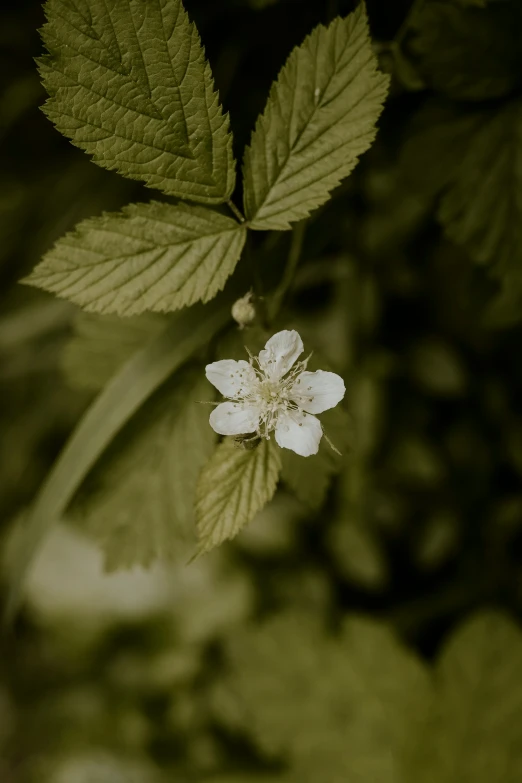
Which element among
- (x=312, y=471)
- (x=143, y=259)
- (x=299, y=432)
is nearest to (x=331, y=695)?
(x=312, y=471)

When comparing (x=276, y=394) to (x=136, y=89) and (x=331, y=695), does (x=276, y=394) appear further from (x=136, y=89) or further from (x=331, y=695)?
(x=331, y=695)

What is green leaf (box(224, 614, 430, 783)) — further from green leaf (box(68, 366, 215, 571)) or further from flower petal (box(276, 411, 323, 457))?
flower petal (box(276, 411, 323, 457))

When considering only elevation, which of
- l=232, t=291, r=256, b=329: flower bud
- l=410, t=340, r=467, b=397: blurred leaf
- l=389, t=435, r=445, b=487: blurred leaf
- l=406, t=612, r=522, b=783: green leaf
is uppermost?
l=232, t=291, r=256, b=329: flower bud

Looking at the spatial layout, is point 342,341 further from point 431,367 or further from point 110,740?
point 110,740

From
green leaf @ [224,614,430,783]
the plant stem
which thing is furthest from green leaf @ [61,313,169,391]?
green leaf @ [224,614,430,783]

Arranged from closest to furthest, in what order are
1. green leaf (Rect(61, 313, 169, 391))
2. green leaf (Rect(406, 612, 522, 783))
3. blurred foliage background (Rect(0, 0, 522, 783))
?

***

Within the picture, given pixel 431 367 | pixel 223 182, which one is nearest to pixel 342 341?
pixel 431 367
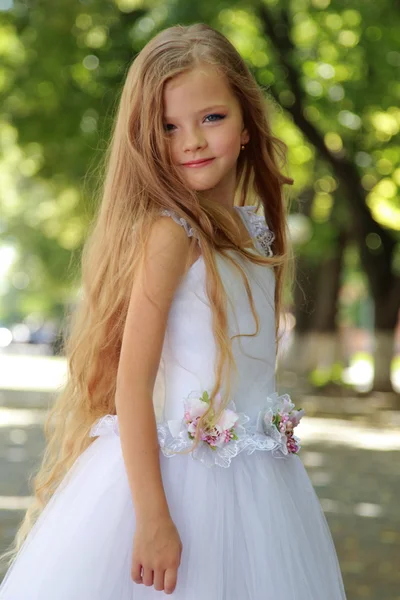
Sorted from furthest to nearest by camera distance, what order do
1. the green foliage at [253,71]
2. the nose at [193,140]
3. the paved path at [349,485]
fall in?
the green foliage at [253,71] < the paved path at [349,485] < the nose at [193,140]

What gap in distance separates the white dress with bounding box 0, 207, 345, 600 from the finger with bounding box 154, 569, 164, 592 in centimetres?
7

***

#### [TASK]
Rewrite the lines starting with the line that contains "Within the picture, given" and going on through the line that contains "the green foliage at [253,71] <", with "camera distance" replaced by "depth" and everything else unchanged. Leave the pictures out of the answer.

#### [THE RESULT]
Within the picture, given pixel 431 367 | pixel 223 182, which one is nearest to pixel 342 341?
pixel 431 367
Sorted from furthest to nearest by depth, what order do
1. the green foliage at [253,71]
2. the nose at [193,140]
3. the paved path at [349,485]
fall in?
the green foliage at [253,71] < the paved path at [349,485] < the nose at [193,140]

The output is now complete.